WORK REQUEST:
Go through the records and set each one down exactly, skipping any picture.

ENTRIES PROVIDED:
[Start of Attachment]
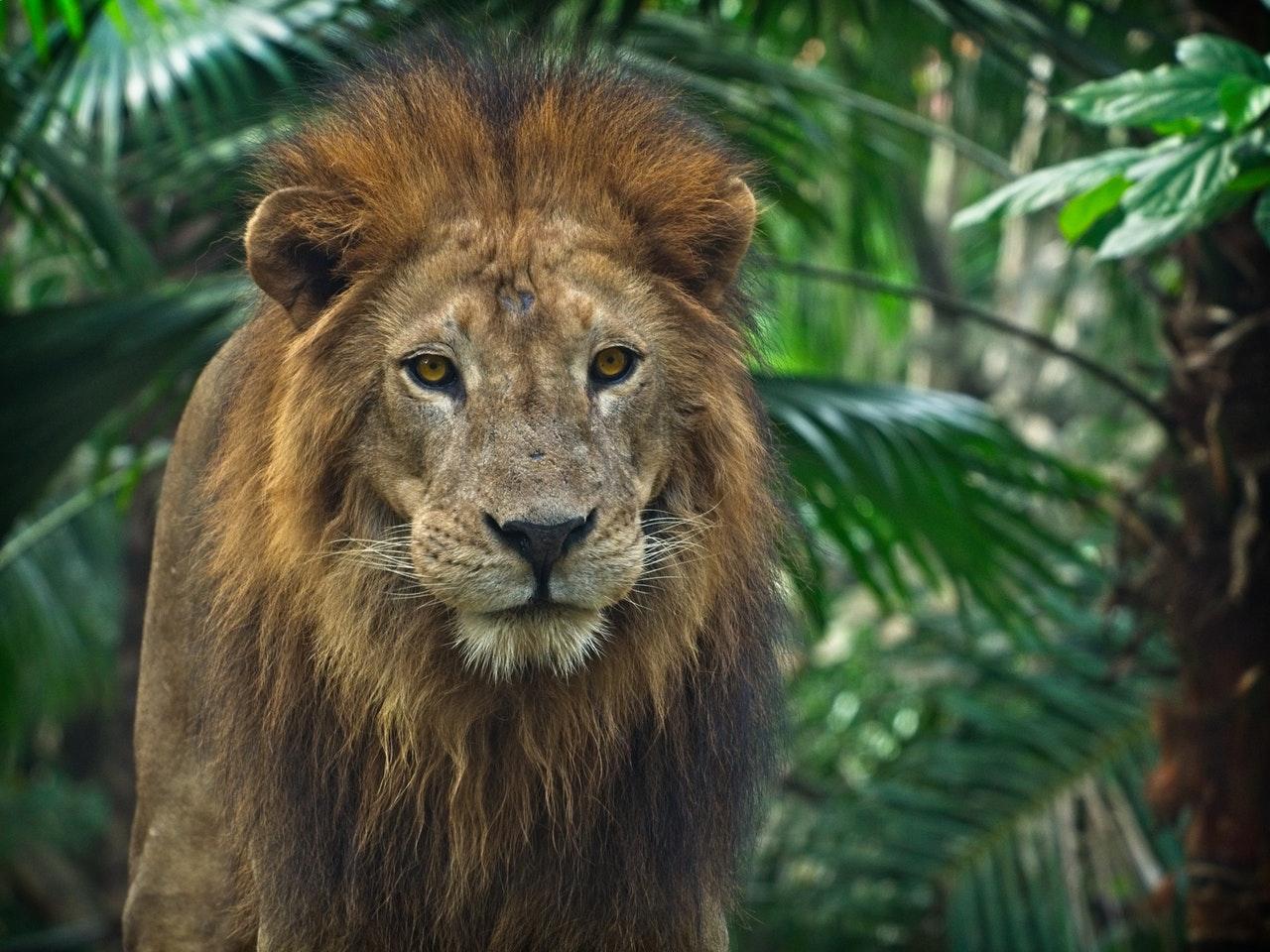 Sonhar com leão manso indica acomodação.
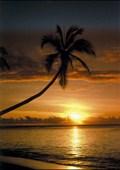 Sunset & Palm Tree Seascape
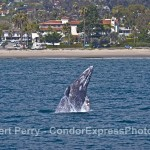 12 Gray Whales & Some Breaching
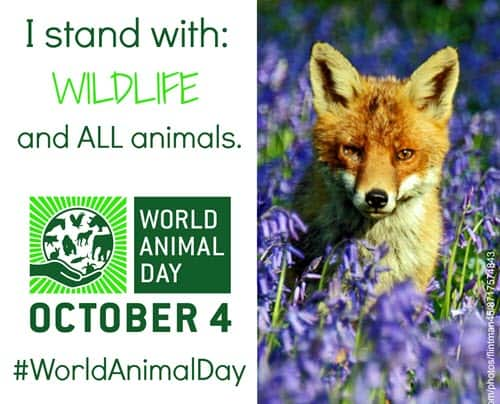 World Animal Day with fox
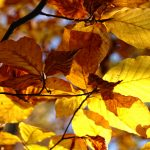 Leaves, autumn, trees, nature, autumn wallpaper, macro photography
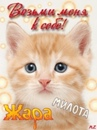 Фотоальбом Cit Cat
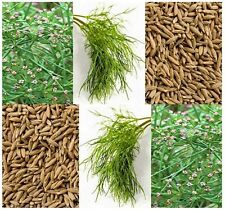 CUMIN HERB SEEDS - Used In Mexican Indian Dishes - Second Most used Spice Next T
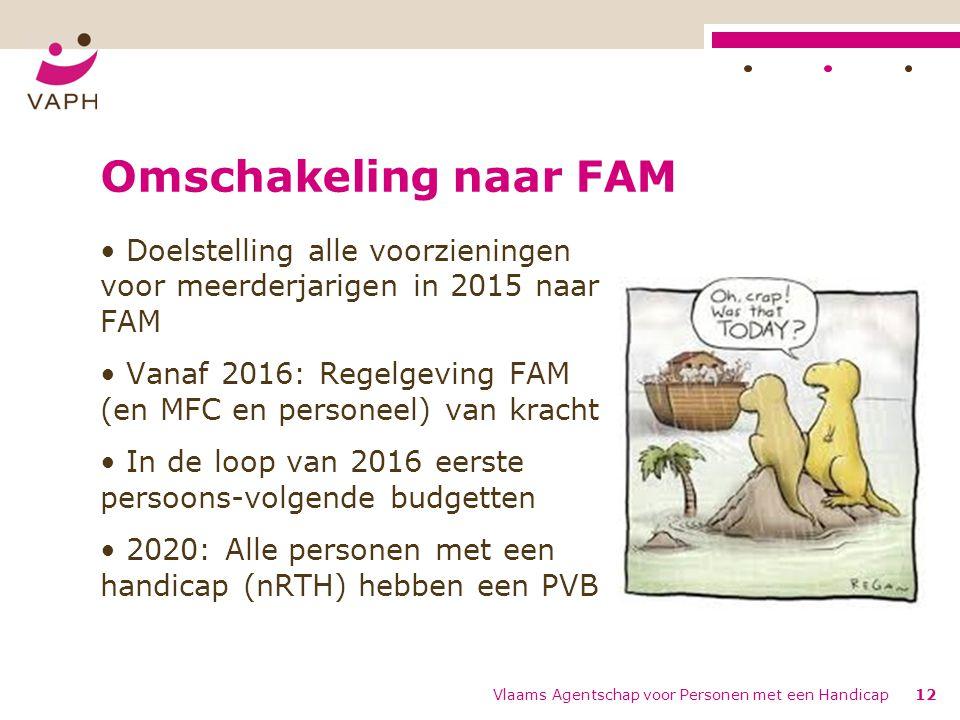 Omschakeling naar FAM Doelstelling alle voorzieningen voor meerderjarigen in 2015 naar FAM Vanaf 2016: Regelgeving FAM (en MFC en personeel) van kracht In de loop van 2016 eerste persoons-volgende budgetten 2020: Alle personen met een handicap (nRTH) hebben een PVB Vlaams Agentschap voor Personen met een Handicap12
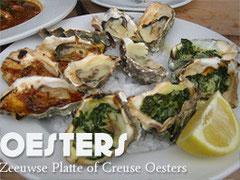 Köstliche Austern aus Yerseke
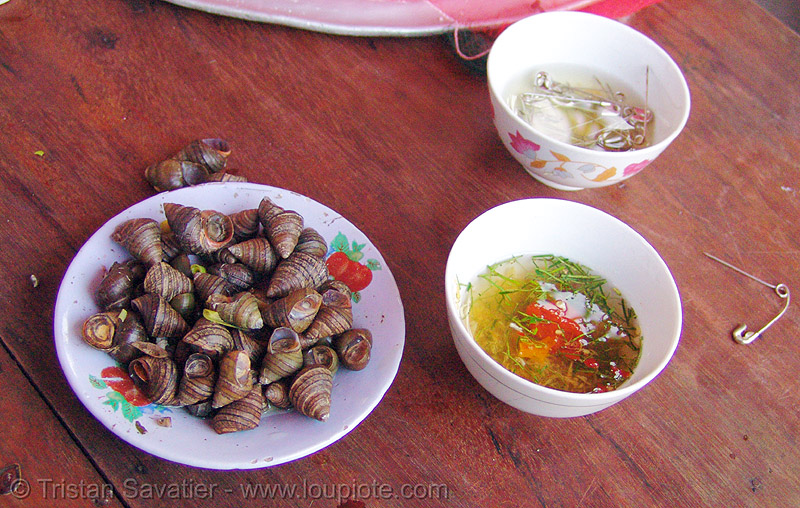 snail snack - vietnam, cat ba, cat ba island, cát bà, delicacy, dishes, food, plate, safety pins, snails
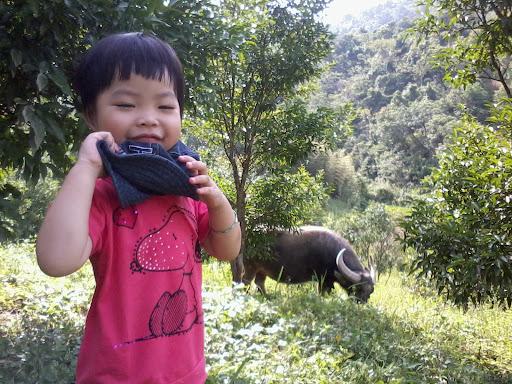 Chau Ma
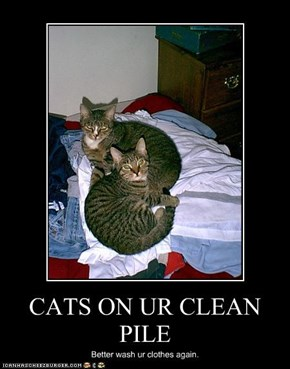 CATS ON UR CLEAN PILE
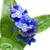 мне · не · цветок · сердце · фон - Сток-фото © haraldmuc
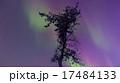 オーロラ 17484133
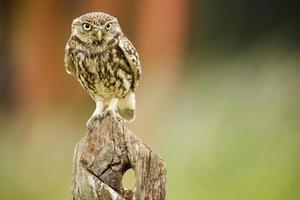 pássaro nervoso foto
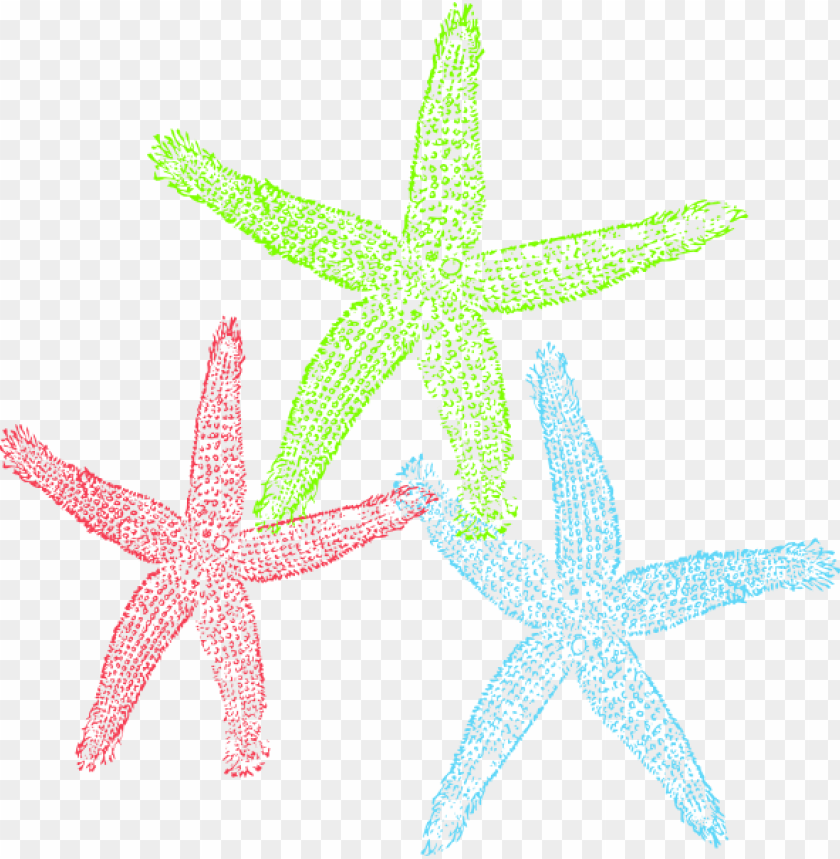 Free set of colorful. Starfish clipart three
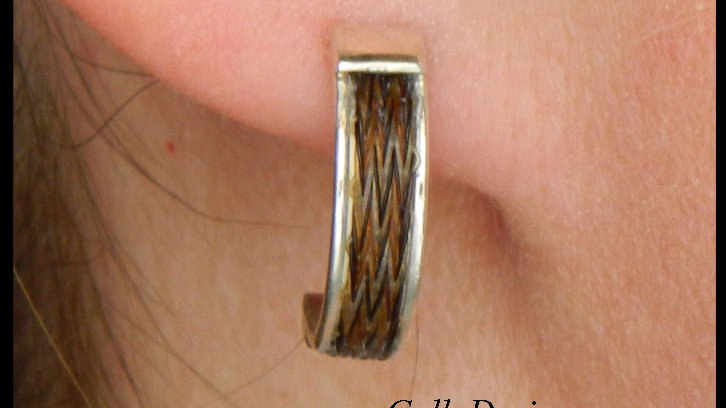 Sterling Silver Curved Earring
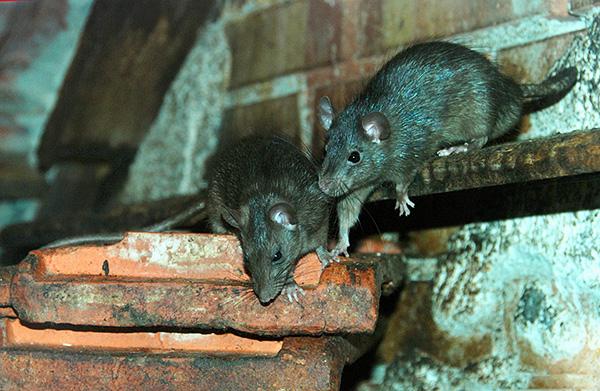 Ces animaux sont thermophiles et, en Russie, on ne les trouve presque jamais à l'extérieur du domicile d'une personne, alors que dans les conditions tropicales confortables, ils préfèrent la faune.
[End of Attachment]
ANSWER TO THE PROBLEM:
 Sonhar com leão manso indica acomodação.
 Sunset & Palm Tree Seascape
 12 Gray Whales & Some Breaching
 World Animal Day with fox
 Leaves, autumn, trees, nature, autumn wallpaper, macro photography
 Фотоальбом Cit Cat
 CUMIN HERB SEEDS - Used In Mexican Indian Dishes - Second Most used Spice Next T
 Omschakeling naar FAM Doelstelling alle voorzieningen voor meerderjarigen in 2015 naar FAM Vanaf 2016: Regelgeving FAM (en MFC en personeel) van kracht In de loop van 2016 eerste persoons-volgende budgetten 2020: Alle personen met een handicap (nRTH) hebben een PVB Vlaams Agentschap voor Personen met een Handicap12
 Köstliche Austern aus Yerseke
 snail snack - vietnam, cat ba, cat ba island, cát bà, delicacy, dishes, food, plate, safety pins, snails
 Chau Ma
 CATS ON UR CLEAN PILE
 мне · не · цветок · сердце · фон - Сток-фото © haraldmuc
 オーロラ 17484133
 pássaro nervoso foto
 Free set of colorful. Starfish clipart three
 Sterling Silver Curved Earring
 Ces animaux sont thermophiles et, en Russie, on ne les trouve presque jamais à l'extérieur du domicile d'une personne, alors que dans les conditions tropicales confortables, ils préfèrent la faune.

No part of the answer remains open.